Estratto del documento »
"Fiori di Campo" di Marina Galici - Fino al 22 aprile in mostra alla Biblioteca Storica Comunale di Palermo



L’articolo di Nuccio Condorelli su Lisetta Carmi, pubblicato nella rubrica “Raccontare per Immagini”, potrebbe pienamente adattarsi a descrivere l’essenza della personale fotografica “Fiori di Campo” di Marina Galici, inaugurata ieri dal “CollettivoF” e che permarrà fino al 22 aprile alla Biblioteca storica comunale di Palermo (mostra visitabile dal lunedì al venerdì dalle 9 alle 13, il mercoledì dalle 9 alle 17).
Sono infatti moltissimi i punti che accomunano la narrazione per immagini proposta dalla Galici rispetto al modo di raccontare usato dalla Carmi.
Le fotografie di Marina Galici esposte rappresentano in modo esaustivo un ampio panorama dell'ormai stanziale popolo Rom, descrittive del loro mondo e non solo.
Gli apparenti semplici scatti in mostra, accomunano sintesi di estetiche e sentimenti che formano, di fatto, un tutt’uno esaustivo dell’identitario di una comunità complessa quale quella degli Zingari. 
Ogni fotografia esposta viene a costituire, pertanto, la pagina di un racconto ricco di dettagli e spesso intriso di significati.
Le figure e gli ambienti non vengono colti per enfatizzare apparenze, poiché quanto fotografato di regola va oltre quello che il nostro occhio riesce a vedere.
La lettura di chi osserva è costantemente portata ad ampliare il discorso che, volutamente, il più delle volte rimane solo accennato; mentre l’editing dell’intera operazione è confezionato in modo tale che ciascuno venga chiamato a implementare il racconto, seguendo l’istinto della propria sensibilità e le conoscenze della propria cultura.
“Fiori di Campo”, con il termine “campo” inteso, come riferito dalla stessa Galici quale “estensione piana” o “ghetto”, è pertanto una mostra fatta sì d’immagini esplicite ma che, al contempo, intrigano molto.
La visita della mostra coinvolge, inducendo a vedere e rivedere ogni fotografia più volte (peraltro nella location espositiva, forse non a caso, il circuito quasi simbolico del percorso di lettura induce proprio a questo), per poi riscoprire ad ogni passaggio sempre nuovi dettagli, che avviano a riflettere e, magari pure, a ripensare ai tanti preconcetti che nell’ordinario condizionano il nostro vissuto quotidiano.

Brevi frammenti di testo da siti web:
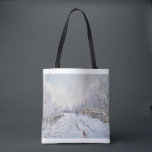 Snow at Argenteuil by Claude Monet Tote Bag<br><div class="desc">Oscar-Claude Monet (UK: /ˈmɒneɪ/, US: /moʊˈneɪ, məˈ-/, French: [klod mɔnɛ]; 14 November 1840 – 5 December 1926) was a French painter and founder of impressionist painting who is seen as a key precursor to modernism, especially in his attempts to paint nature as he perceived it.[1] During his long career, he...</div>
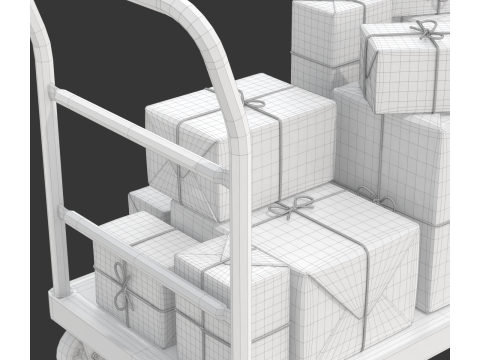 Warehouse Trolley With Wrapped Parcel 3D मॉडल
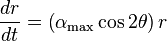 
\frac{dr}{dt} = \left( \alpha_{\mathrm{max}} \cos 2\theta \right) r
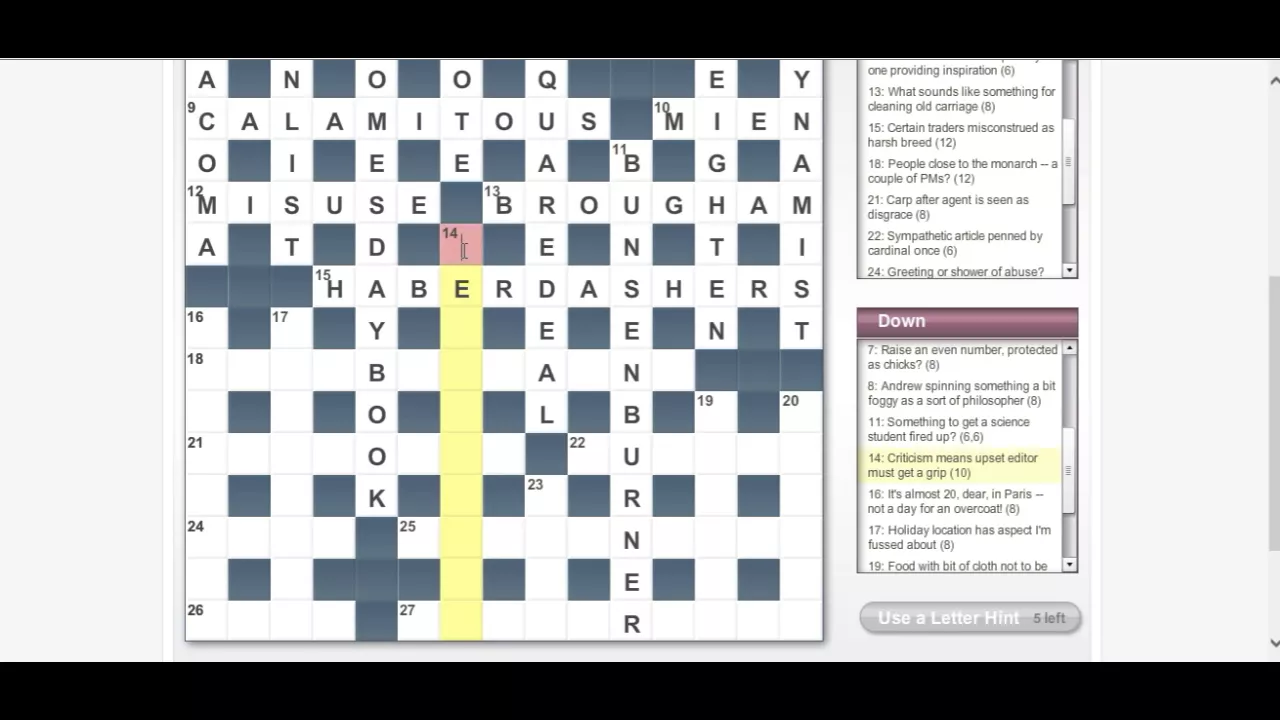 Solving a Daily Telegraph puzzle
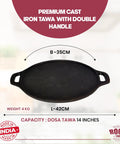Heavy Duty 14 Inch Cast Iron Dosa Tawa Pre Seasoned Flat Griddle with double handle dimensions displayed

Descrizione del compito »
Prosegui la recensione della mostra «Fiori di Campo» di Marina Galici, ripartendo subito dopo l'ultima frase riportata.

Risposta all'esercizio »
Più in generale, in merito ai contenuti e ai significati espliciti e concettuali dell’arte fotografica, se è vero che la fotografia è stata inventata in Francia e ha avuto pieno sviluppo negli Stati Uniti d’America del primo novecento, è anche vero che la cultura fotografica era già da molto tempo presente e pienamente applicata (in forma pittorica, almeno) nella più antica iconografia europea, con tutto quello che ciò comporta.
Le realizzazioni prevalentemente scientifiche e documentaristiche che hanno caratterizzato l’evoluzione americana non potranno pertanto mai costituire un unico punto di riferimento quale incipit d’espressione artistica e gli utilizzi tecnologici fatti dai fotografi europei ne testimoniano del resto lo spessore e la valenza.
Al riguardo, nella presentazione della mostra di Marina Galici è ben esplicitata la sua componente autoriale che, con le sue sequenze, ha quasi innescato un rito teologico e mistico proposto in chiave decisamente laica.
La narrazione fatta del suo lavoro - nato quasi per caso nel 2011, ultimato con lo sgombero del Campo Rom di Palermo avvenuto nel 2019 e solo in apparenza leggero - include introspezioni e rivisitazioni di convinzioni assunte per certe; risultando gradevole e comprensibile, perché intenta a raccontare ambienti che, ancorché pensati con diffidenza, con le sue foto mostrano la realtà raccolta, con fotografie mai rubate ovvero viste dal buco della serratura.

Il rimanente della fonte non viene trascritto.